RobertTLange / gymnax

RL Environments in JAX 🌍
Apache License 2.0
577 stars 54 forks source link

Issue: vmapped CartPole input shape does not match #37

Closed DriesSmit closed 1 year ago

DriesSmit commented 1 year ago

Hello there. I am trying to run a vmapped CartPole step function.
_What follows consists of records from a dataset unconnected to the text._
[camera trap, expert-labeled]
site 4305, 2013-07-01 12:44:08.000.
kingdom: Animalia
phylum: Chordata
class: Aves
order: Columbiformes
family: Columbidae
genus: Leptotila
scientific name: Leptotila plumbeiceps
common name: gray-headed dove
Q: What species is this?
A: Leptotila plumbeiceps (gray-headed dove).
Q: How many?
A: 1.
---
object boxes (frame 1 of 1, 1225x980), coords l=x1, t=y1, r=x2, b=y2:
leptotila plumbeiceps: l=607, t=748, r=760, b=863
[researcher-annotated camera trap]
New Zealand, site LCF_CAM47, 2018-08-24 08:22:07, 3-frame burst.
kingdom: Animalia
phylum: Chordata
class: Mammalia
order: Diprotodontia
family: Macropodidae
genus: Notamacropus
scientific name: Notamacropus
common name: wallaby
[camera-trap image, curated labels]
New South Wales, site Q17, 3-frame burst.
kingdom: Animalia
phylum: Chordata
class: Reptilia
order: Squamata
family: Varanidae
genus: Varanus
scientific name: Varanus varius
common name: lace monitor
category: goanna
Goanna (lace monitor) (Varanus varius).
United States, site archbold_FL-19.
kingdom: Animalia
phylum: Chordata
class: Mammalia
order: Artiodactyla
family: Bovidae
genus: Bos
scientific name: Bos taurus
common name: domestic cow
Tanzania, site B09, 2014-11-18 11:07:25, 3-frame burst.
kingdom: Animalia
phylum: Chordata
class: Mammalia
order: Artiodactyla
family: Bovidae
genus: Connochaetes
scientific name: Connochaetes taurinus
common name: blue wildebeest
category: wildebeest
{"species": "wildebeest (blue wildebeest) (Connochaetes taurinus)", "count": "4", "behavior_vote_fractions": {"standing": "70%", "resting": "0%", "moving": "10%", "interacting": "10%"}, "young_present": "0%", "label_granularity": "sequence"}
My environment state inputs are of the shape:

env_state:
[executor/0] x:  Traced<ShapedArray(float32[])>with<DynamicJaxprTrace(level=2/0)>
[executor/0] x_dot:  Traced<ShapedArray(float32[])>with<DynamicJaxprTrace(level=2/0)>
[executor/0] theta:  Traced<ShapedArray(float32[])>with<DynamicJaxprTrace(level=2/0)>
[executor/0] theta_dot:  Traced<ShapedArray(float32[])>with<DynamicJaxprTrace(level=2/0)>

When I run jnp.array([env_state.x, env_state.x_dot, env_state.theta, env_state.theta_dot]) on the state, before the environment step, and get out: Traced<ShapedArray(float32[4])>with<DynamicJaxprTrace(level=2/0)>

However when I try to run the step function I get:

obs, env_state, rewards, done, _ = self.env.step(key_step, env_state, action, self.env_params)
[executor/0]   File "/mava/lib/python3.8/site-packages/gymnax/environments/environment.py", line 38, in step
[executor/0]     obs_st, state_st, reward, done, info = self.step_env(
[executor/0]   File "/mava/lib/python3.8/site-packages/gymnax/environments/classic_control/cartpole.py", line 83, in step_env
[executor/0]     lax.stop_gradient(self.get_obs(state)),
[executor/0]   File "/mava/lib/python3.8/site-packages/gymnax/environments/classic_control/cartpole.py", line 108, in get_obs
[executor/0]     return jnp.array([state.x, state.x_dot, state.theta, state.theta_dot])
[executor/0]   File "/mava/lib/python3.8/site-packages/jax/_src/numpy/lax_numpy.py", line 1889, in array
[executor/0]     out = stack([asarray(elt, dtype=dtype) for elt in object])
[executor/0]   File "/mava/lib/python3.8/site-packages/jax/_src/numpy/lax_numpy.py", line 1634, in stack
[executor/0]     raise ValueError("All input arrays must have the same shape.")
[executor/0] ValueError: All input arrays must have the same shape.

Do you have any idea what might be causing this issue? Is the shapes somehow changing inside the step function? Thanks.

DriesSmit commented 1 year ago

Apologies, it was not to do with the environment. It was because I was passing an action logit array of size 2 to the environment.